Michael Brewer is an award winning DP, Director, and Producer, as well as one of the instructors at the Canon Boot Camp. His diverse projects have taken him to over 30 countries. His work consists of narrative films, music videos, and commercials/PSAs which can be seen on PBS, the History Channel, 20/20, ABC Nightline and more. He has used a variety of film, HD Video and HDSLR cameras including Panasonic P-2, RED ONE, Canon 5D, Arriflex, and more. Michael brings indispensable knowledge and insight to every Canon Boot Camp.
Although Michael is an accomplished DP, he came to the Canon Boot Camp first as a student. Here is what he had to say about his experience:
“I took the Pro Level 1 class covering everything – from all the technical/aesthetic settings, picture styles, histograms, sound recording, HDSLR for green screen, demystifying the DSLR workflow and more. I shot my son’s music video the very next week.”

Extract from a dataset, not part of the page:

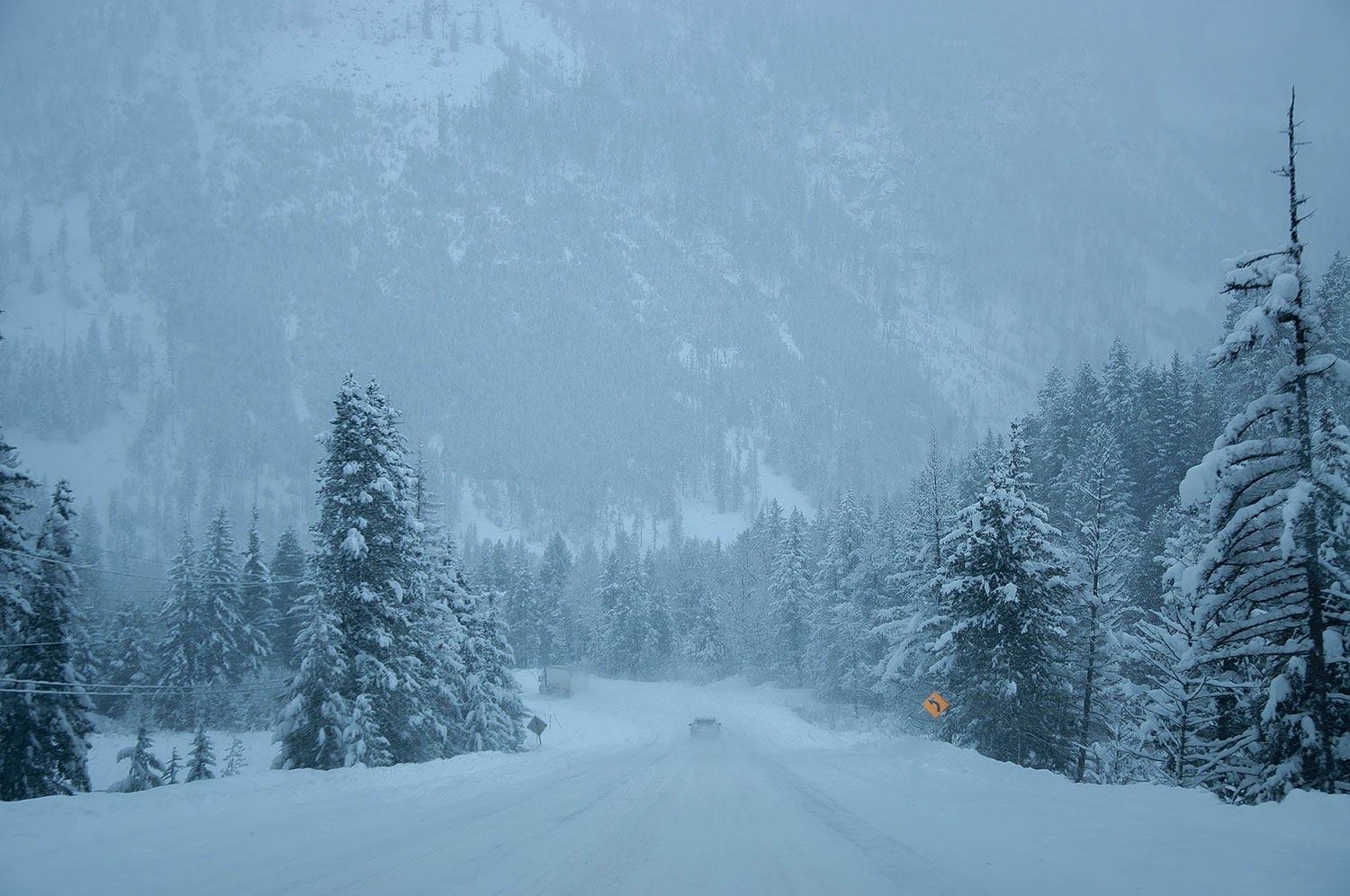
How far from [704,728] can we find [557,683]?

Here, Michael answers two of my most pressing questions:
1. What do you like about the Canon Boot Camp?
One thing that I really like about the Canon Boot Camp is the incorporation of a short narrative screenplay that the students shoot as part of Pro Level 2. The shots are designed so that the Canon 5D is pushed to its limits in terms of dynamic range, mixed light situations, and shooting in low light – candle light, practicals, etc. We also put the students and cameras through their paces using various support rigs such as which add professional production value. It feels great watching everyone’s confidence grow, using the camera to the point where it’s almost second nature. There is time pressure and many of the other production challenges of real-life situations.
Like a seasoned director once told me, “make demands and people will grow.”
2. What is your favorite HDSLR gear/equipment?
My favorite piece of HDSLR gear has to be my Red Rock Captain Stubing camera rig with follow focus. I cannibalized an older DVTec shoulder rig, using its’ waist belt and telescoping rod, giving the desired three points of contact for a more stable shot (left handle, right handle, rod…and four points of contact if you are also using a Zacuto Z-finder). The spring-loaded telescoping rod acts as a shock absorber – whether just standing still or walking, sort of a poor man’s Steadicam. To me, this setup makes my camera feel more organic and fluid.
I can also easily adjust the distance between the LCD viewfinder and my eyes for maximum clarity. I’m used to pulling my own focus, so the follow focus operation is second nature. You can adjust the left microhandle and hold it while using the same hand to operate the follow focus. A matte box is easily attached to the base plate rods.I also keep a Manfrotto quick release plate attached to the cheese plate to get it on and off of the tripod quickly.
Michael used this rig in Namibia to shoot the short film African Cowboy. Click here to view the trailer.
Michael notes that, “The emerging Namibian filmmakers that I met had never actually seen or had the camera in their hands before. To my knowledge, that was the first time they were able to see the Canon 5D up close and personal. That was May 2011.”